I made a patch to use the apple mach timer framework and I finally get accurate numbers each time now and they do also match the wait time shown both externally and internally (devel):
See https://bugs.php.net/bug.php?id=61132 for the patch and a little further explanation of the issue.
I just though this might be helpful for some of you using XHProf on Mac OS X :-).
Enjoy!
Best Wishes,
Fabian

Comments
This is great if you're
This is great if you're hosting your production sites on Mac OSX.
But if you are hosting on Linux, then doing XHProf performance tuning on Mac OSX isn't a good idea - the kernels are totally different, PHP will be probably be compiled differently, etc.
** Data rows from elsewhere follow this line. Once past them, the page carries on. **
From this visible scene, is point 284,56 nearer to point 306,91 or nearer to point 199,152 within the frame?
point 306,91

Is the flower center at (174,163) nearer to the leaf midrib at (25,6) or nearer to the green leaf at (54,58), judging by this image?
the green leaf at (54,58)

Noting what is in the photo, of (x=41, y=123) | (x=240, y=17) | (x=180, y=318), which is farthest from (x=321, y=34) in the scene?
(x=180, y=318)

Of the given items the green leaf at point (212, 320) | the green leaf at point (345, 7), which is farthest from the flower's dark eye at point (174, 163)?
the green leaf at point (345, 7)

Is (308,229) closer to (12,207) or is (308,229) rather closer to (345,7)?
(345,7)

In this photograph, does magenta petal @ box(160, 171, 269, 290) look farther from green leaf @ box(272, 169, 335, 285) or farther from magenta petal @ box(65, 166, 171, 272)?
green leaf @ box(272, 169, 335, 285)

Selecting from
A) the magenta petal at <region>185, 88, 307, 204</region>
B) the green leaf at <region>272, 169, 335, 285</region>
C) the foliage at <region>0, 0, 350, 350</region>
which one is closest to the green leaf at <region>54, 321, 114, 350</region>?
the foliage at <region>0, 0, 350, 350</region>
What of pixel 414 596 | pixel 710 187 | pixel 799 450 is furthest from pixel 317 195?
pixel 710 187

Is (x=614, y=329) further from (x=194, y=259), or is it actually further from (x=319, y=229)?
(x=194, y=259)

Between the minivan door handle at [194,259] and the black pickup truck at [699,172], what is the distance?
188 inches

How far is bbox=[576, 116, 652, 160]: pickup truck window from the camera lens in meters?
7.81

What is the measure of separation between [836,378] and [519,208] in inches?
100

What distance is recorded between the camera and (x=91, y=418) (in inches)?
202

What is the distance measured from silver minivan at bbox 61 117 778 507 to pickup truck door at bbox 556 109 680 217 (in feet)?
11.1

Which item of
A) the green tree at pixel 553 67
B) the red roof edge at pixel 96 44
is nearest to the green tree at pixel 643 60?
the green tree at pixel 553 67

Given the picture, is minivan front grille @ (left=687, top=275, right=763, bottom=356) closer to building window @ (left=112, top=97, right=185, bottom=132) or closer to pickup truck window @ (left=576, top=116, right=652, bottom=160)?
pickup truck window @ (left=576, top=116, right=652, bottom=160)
The results you get from your analysis of your site on OSX will not match your production, therefore there's a chance of fixing the wrong thing.
XHProf should be installed on an actual production server to give relevant results, perhaps a web head that you remove temporarily from the pool for this purpose.
I've found that although
I've found that although XHProf numbers can't be directly compared Linux to Mac OS X, there is still plenty of value in seeing relative change within each system. I've never seen a case where an improvement in Mac OS X profiling yielding no improvement or a negative result.
Hi, I tend to disagree
Hi,
I tend to disagree here.
While performance analysis can easily be done online, actual performance improvements need to be done offline to be efficient.
I recently analyzed three sites and while my total numbers were of course off a little (even though not that much), the relative percentage always did hold and any improvement I did was reflected on the live sites as well.
Of couse PHP version plays a role.
On that regard, here are some nice relative numbers in regards to PHP version and one of the sites I analyzed:
PHP 5.2.10 -- 2s
PHP 5.2.17 -- 1.8s
PHP 5.3.6 -- 0.4s
Same DB, same original state, completely different run times.
Patching context and using blockcache_alter can again bring a lot of improvements (will share some other time).
That is also one big plus for Drupal 7 - that it is ready for PHP 5.3 out of the box and such can at times be much much faster than Drupal 6 even though it does much more.